Your answer must be an exact copy of the data below, minus any pictures.

Data START

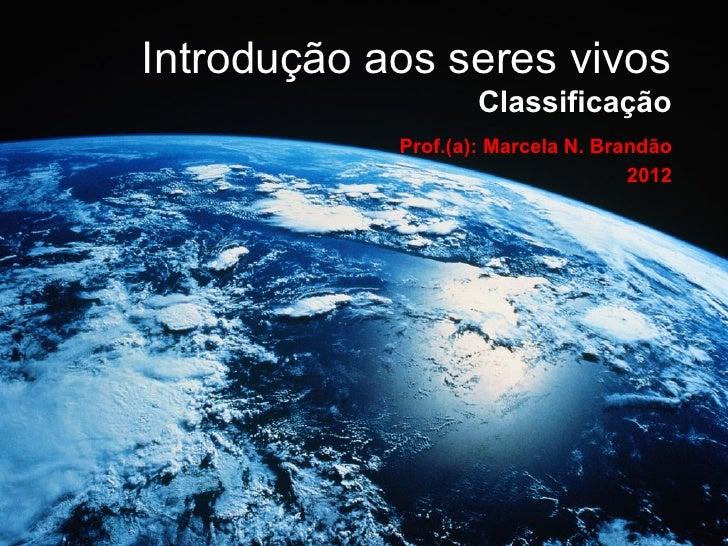 Introdução aos seres vivos                    Classificação            Prof.(a): Marcela N. Brandão                       ...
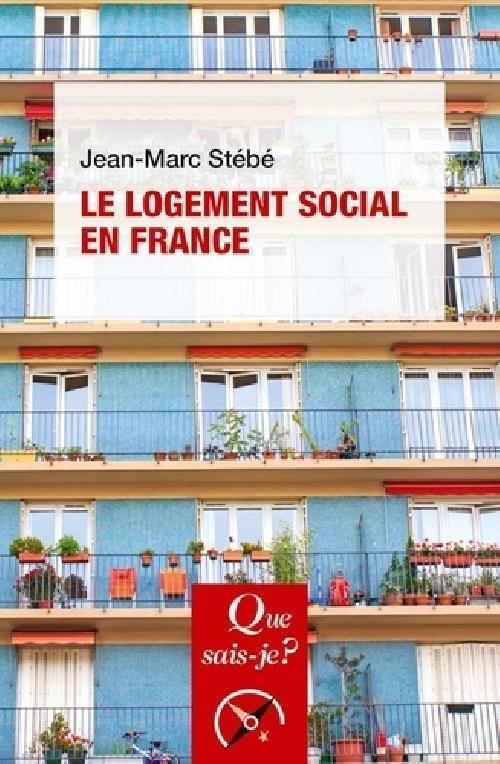 Le logement social en France (1789 à nos jours) / 8e édition 2019 n° 763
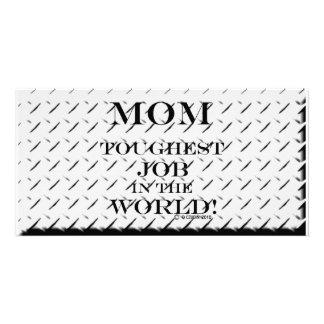 Mom Toughest Job Photo Card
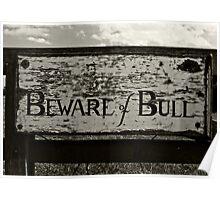 Beware of Bull Poster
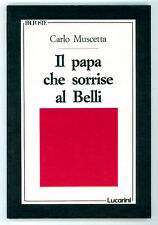 MUSCETTA CARLO IL PAPA CHE SORRISE AL BELLI LUCARINI 1989 I° EDIZ. PROPOSTE 23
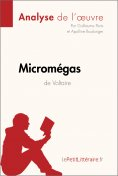 eBook: Micromégas de Voltaire (Analyse de l'oeuvre)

Data END

Task output:
 Introdução aos seres vivos                    Classificação            Prof.(a): Marcela N. Brandão                       ...
 Le logement social en France (1789 à nos jours) / 8e édition 2019 n° 763
 Mom Toughest Job Photo Card
 Beware of Bull Poster
 MUSCETTA CARLO IL PAPA CHE SORRISE AL BELLI LUCARINI 1989 I° EDIZ. PROPOSTE 23
 eBook: Micromégas de Voltaire (Analyse de l'oeuvre)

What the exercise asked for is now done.